#### Document passage
=== Section Start ===
Monday, April 22, 2013

Social Security Disability Benefits for the Aging and Elderly

By:  Molly Clarke at Social Security Disability Help
As individuals age, they become susceptible to a number of conditions that could prevent them from working before they are ready to retire. These conditions include Alzheimer’s, Parkinson’s, joint replacement, and arthritis among others. Being forced to leave the workforce early can cause significant financial strain. Fortunately, those who are unable to work due to a condition associated with aging may be able to qualify for Social Security Disability benefits until Social Security Retirement benefits kick in. Social Security Disability benefits can significantly alleviate financial stress and can help caretakers provide adequate treatment and support.

Applying for Social Security Disability Benefits
The first step toward obtaining Social Security Disability benefits is filling out a Social Security Disability application. This can be done online or at your local Social Security office. In order to qualify for disability benefits from the Social Security Administration, you must be able to prove that your condition prevents you from performing any type of work activity.

The easiest way to qualify for disability benefits from the SSA is to prove that your condition meets the criteria of a condition that has been listed in the SSA’s Blue Book. The Blue Book is a published list of conditions and symptoms that may qualify for disability benefits. If you do not suffer from a condition that is listed in the Blue Book, you may still be able to qualify for benefits based on a vocational allowance. You will, however, have to gather sufficient medical evidence to prove that your condition completely prevents you from performing any type of work activity.

How Age Plays a Role
Age plays a large role when you apply for Social Security Disability benefits. This is because the SSA understands that it is much easier for a 30-year-old to be retrained for other types of work than it is for a 50-year-old to be retrained. As such, your age will be taken into consideration when your application for disability benefits is being evaluated. If you can prove that you can no longer perform the work that you had been performing and that you can’t perform any type of work that you already have the skills for, chances are that you will be approved for Social Security Disability benefits.

How Social Security Disability Benefits Can Help
As the age of retirement keeps going up, more and more people are finding themselves disabled before they reach full retirement age. Fortunately, Social Security Disability benefits may be able to fill that gap.
=== Section End ===
#### Data to examine
=== Section Start ===
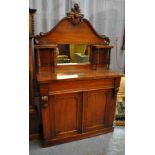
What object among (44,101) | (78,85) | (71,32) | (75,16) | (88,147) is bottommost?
(88,147)

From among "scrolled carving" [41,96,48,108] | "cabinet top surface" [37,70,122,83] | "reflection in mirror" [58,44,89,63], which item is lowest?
"scrolled carving" [41,96,48,108]

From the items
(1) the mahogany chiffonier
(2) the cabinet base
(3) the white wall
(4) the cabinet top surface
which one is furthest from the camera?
(3) the white wall

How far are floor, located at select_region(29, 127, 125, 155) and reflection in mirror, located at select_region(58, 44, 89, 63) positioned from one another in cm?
97

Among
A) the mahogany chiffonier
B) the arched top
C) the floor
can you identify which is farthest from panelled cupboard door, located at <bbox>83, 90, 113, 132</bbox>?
the arched top

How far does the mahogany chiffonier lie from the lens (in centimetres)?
180

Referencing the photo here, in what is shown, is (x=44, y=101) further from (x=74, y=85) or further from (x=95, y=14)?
(x=95, y=14)

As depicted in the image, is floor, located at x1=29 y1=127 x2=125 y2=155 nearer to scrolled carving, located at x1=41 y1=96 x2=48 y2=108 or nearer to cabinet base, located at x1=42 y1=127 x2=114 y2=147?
cabinet base, located at x1=42 y1=127 x2=114 y2=147

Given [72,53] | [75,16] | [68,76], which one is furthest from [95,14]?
[68,76]

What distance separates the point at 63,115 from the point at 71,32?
940mm

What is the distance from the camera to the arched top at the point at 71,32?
6.23 ft

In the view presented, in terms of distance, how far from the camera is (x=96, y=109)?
2.06 metres

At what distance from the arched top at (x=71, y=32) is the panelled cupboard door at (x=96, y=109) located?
64cm

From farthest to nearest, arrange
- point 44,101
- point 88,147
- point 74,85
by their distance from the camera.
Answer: point 88,147, point 74,85, point 44,101
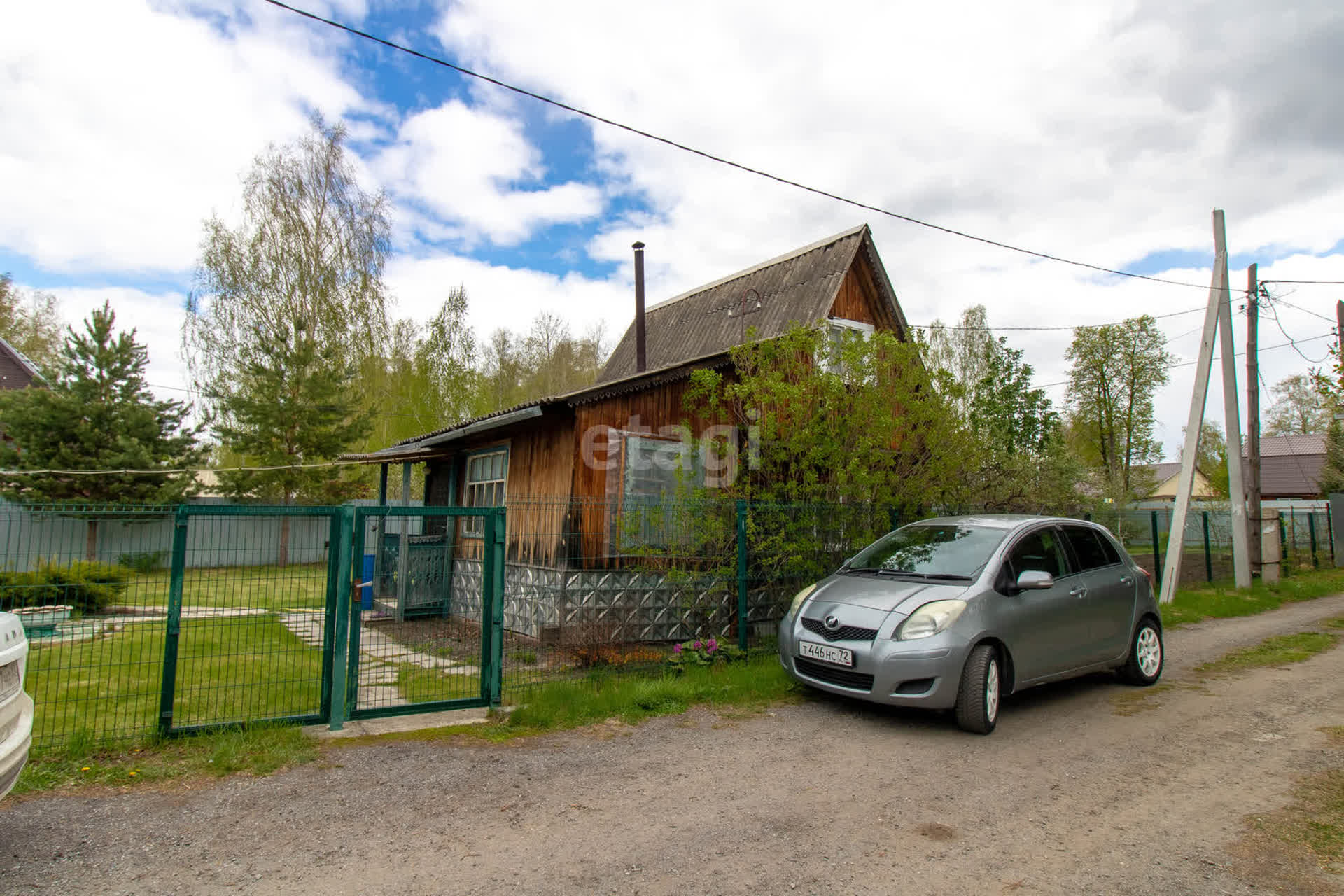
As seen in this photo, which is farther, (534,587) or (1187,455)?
(1187,455)

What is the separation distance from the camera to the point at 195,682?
686 cm

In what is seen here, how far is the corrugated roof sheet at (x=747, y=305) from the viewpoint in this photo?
13.3 m

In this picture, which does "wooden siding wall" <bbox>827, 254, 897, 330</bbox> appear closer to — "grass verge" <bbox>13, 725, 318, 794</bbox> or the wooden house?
the wooden house

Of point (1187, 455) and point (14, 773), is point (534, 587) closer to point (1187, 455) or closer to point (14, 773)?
point (14, 773)

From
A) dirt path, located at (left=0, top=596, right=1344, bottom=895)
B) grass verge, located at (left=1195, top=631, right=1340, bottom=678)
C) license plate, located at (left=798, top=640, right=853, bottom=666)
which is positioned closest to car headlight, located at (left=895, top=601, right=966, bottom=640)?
license plate, located at (left=798, top=640, right=853, bottom=666)

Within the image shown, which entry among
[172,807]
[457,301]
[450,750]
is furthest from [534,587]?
[457,301]

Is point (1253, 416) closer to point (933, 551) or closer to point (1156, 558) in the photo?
point (1156, 558)

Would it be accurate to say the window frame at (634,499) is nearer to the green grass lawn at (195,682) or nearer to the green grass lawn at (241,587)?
the green grass lawn at (241,587)

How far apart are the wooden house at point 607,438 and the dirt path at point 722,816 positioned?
258cm

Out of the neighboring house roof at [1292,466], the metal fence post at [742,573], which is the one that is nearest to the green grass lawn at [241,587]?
the metal fence post at [742,573]

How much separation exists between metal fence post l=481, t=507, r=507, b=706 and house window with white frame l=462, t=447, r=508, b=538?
17.8ft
=== Section End ===
#### Problem details
According to the article on disability benefits for the aging, why does age play a large role when someone applies for Social Security Disability benefits?

#### Response area
Age plays a large role because the SSA understands that it is much easier to retrain a 30-year-old for other types of work than a 50-year-old. For that reason, the applicant's age is taken into account when the application is evaluated.